Мы покинули машину у западного входа в сад – это были старые высокие ворота, фланкированные дорийскими колоннами. Даня тотчас запросился в кусты, и я проводил его, опасаясь отпускать одного. Затем мы пошли в розарий. Без промокашки, я думаю, розарий Государственного ботанического сада место довольно унылое. Вот уже лет десять как клумбы заброшены, стоят без надзора, цветы мельчают, зарастают сорняком, становятся жертвой несдержанных рук случайного прохожего. Однако же цветов есть и немало – при иных сохранились бирки с именами, но это редко. Чаще они стоят сами по себе, красивые и ничьи.
Я прилег на бордюр подле розы – огромной и насыщенно розовой, изысканно пышной, с глубокими тенями. За ней исступленно синело небо, и эта розовая роза, это синее небо так поразили меня: так отчетливо видел я в расширенный зрачок каждый лепесток, каждую жилку, всю эту вопиющую красоту селекционной флоры, как не видел уже, должно быть, лет двадцать. Однажды бабушка ОФ на даче подарила мне две розы – вроде этой, только алую и белую. Я был так ошеломлен видом цветов, что смотрел в них неотрывно битый час, и запомнил их до сегодня. С годами я утратил способность вглядываться в окружающие меня предметы, но ЛСД возвращает ее.
– Взгляни, какой цветок, – обратился я к Марине, здесь же бродящей в своих мыслях.
– Что же, – сказала она, простояв в размышлении минуты три, – он довольно пошл.
«Дура, – подумал я, – ничего не понимает. Ни-че-го”.
– Однако, он очень красив, – отвечал я, не желая с ней спорить.
– Но зауряден. Впрочем, тебе всегда нравилась посредственность.
Мы оба замолчали, глядя на цветок. Он яростно цвел, видимо, распустившийся только сегодня.
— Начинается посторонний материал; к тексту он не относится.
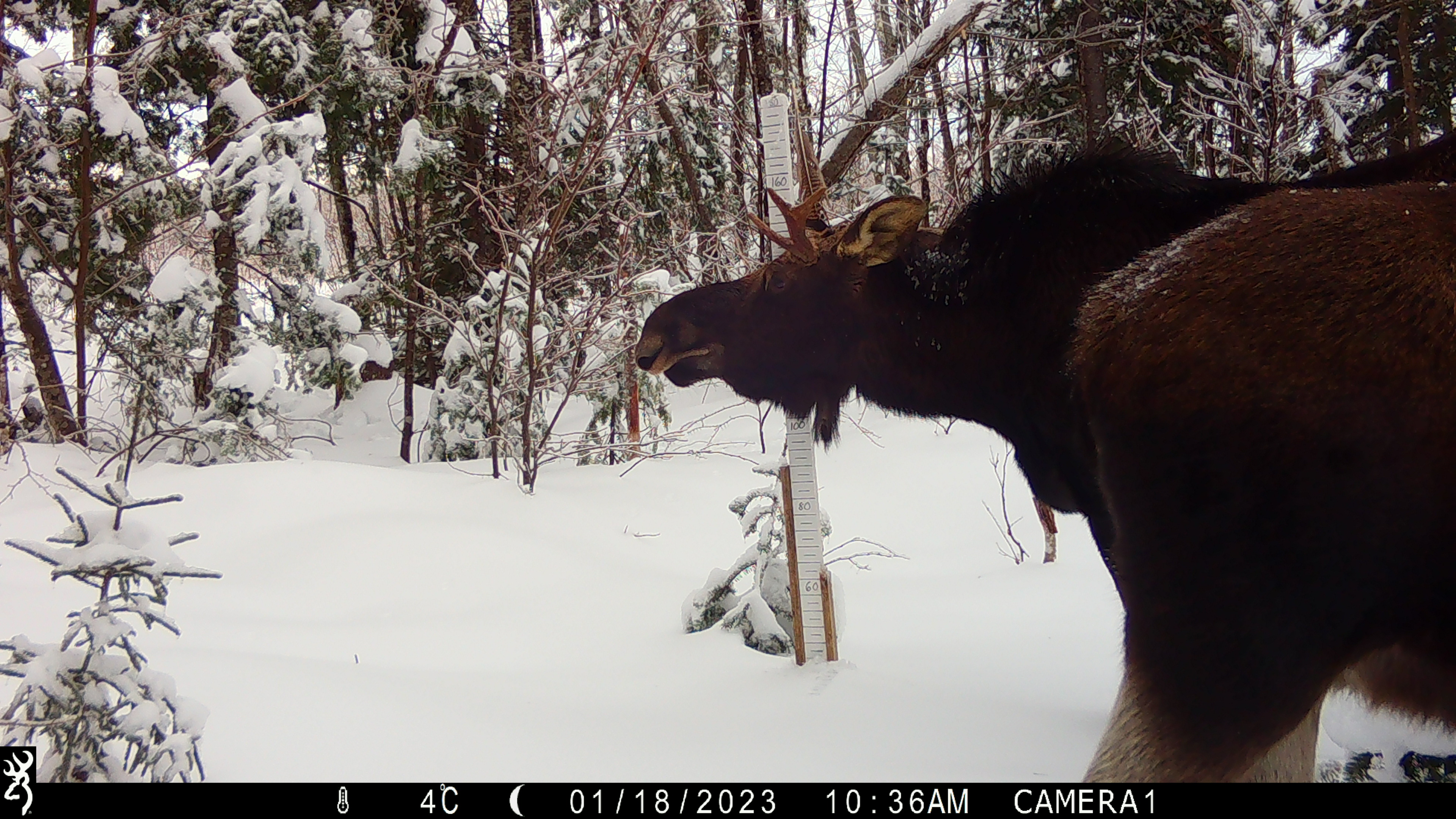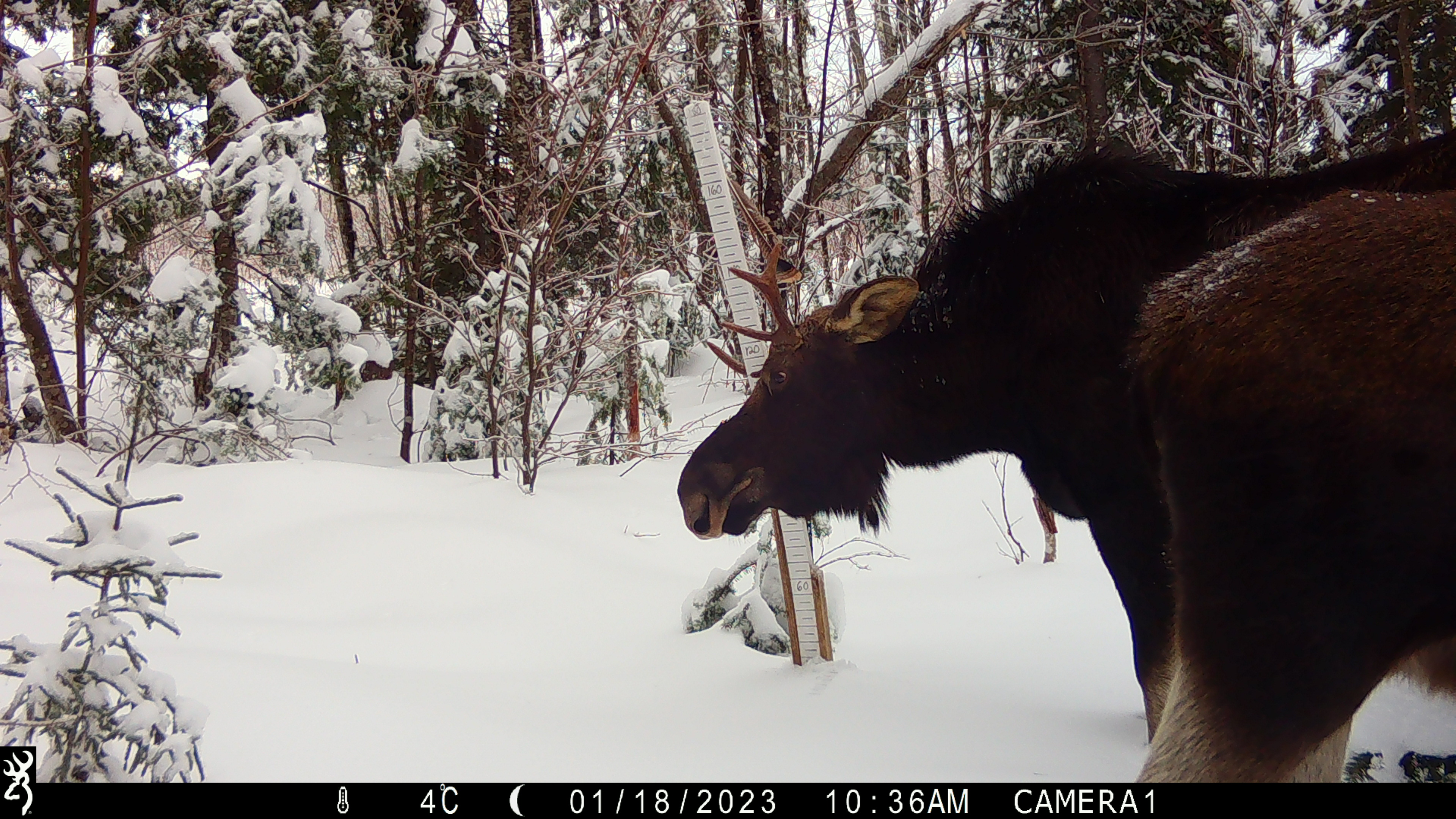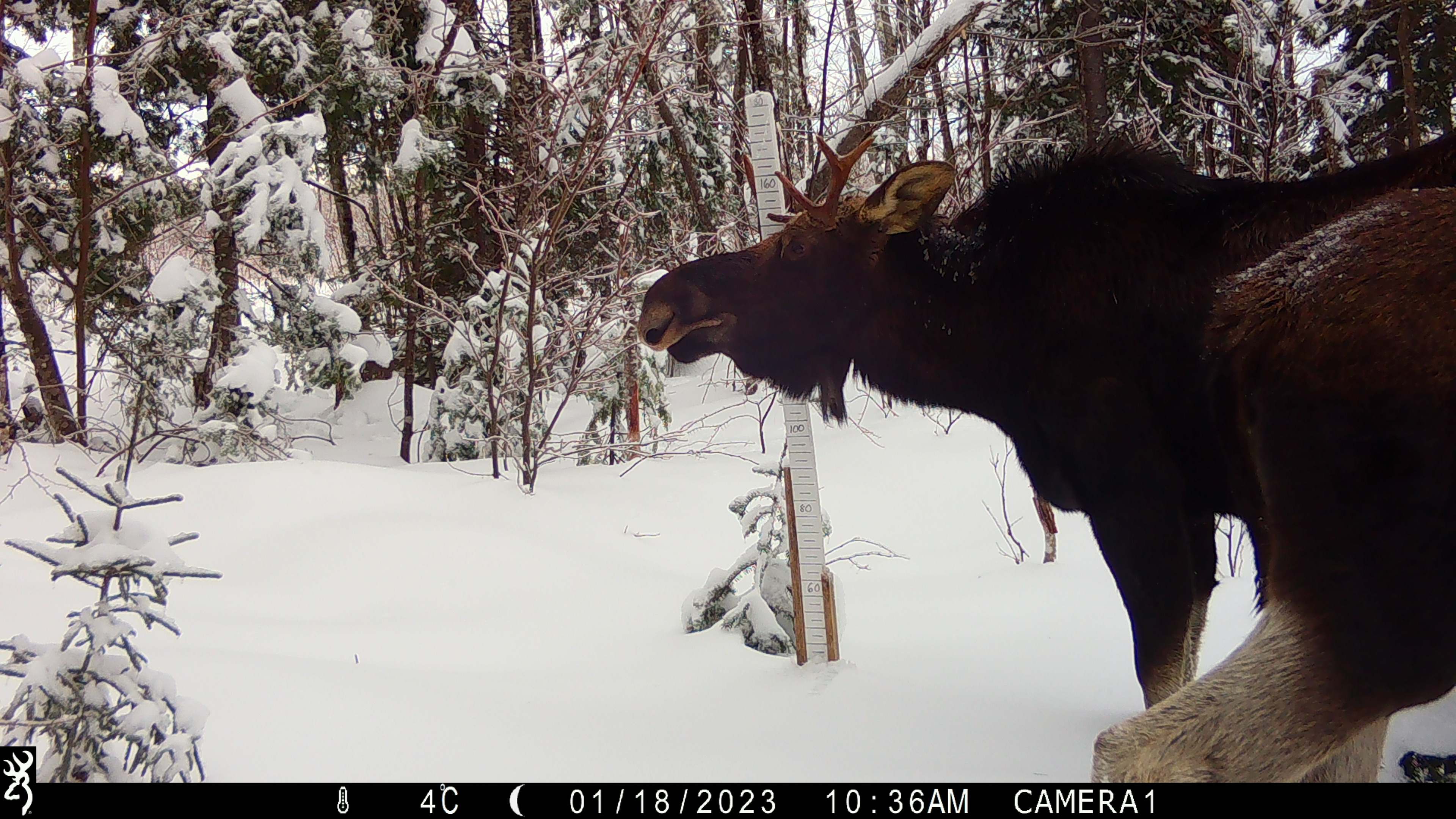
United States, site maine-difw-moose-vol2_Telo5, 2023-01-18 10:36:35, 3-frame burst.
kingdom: Animalia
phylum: Chordata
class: Mammalia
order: Artiodactyla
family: Cervidae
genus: Alces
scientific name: Alces alces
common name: moose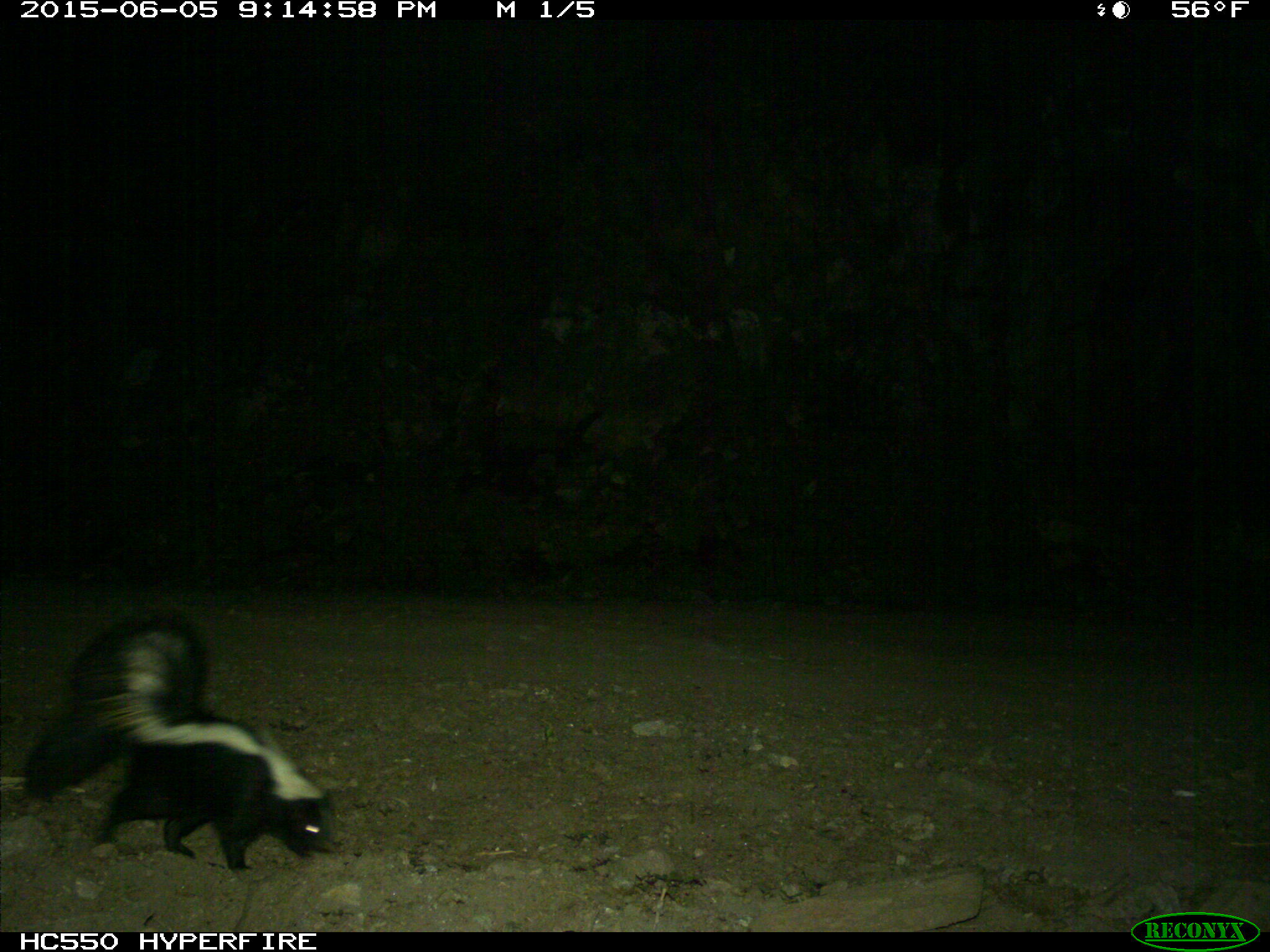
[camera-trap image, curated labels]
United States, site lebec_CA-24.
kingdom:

Но тут же и видно было, что собственная красота забрала все его силы, и завтра он уже поблекнет, отяжелеет и не остановит на себе влюбленного взора поэта.
– А мне он нравится, – тупо сказал я, с чисто мужским желанием оставить за собой последнее, пусть дурацкое, слово. Почувствовав, что надо еще что-то дополнить, я пояснил, – он такой красивый, одинокий. Нет, представляешь, такой красивый и такой ничей.
Мне захотелось сорвать его, и я даже потянул руку, но Марина остановила меня как-то плаксиво, что нехорошо разорять клумбы, и вообще, нашлась она, сорванный цветок очевидно завянет пока мы будем гулять.
– Сорвешь, когда пора будет уходить, – сказала Марина. Я рассудил, что она права, и оставил розу цвести.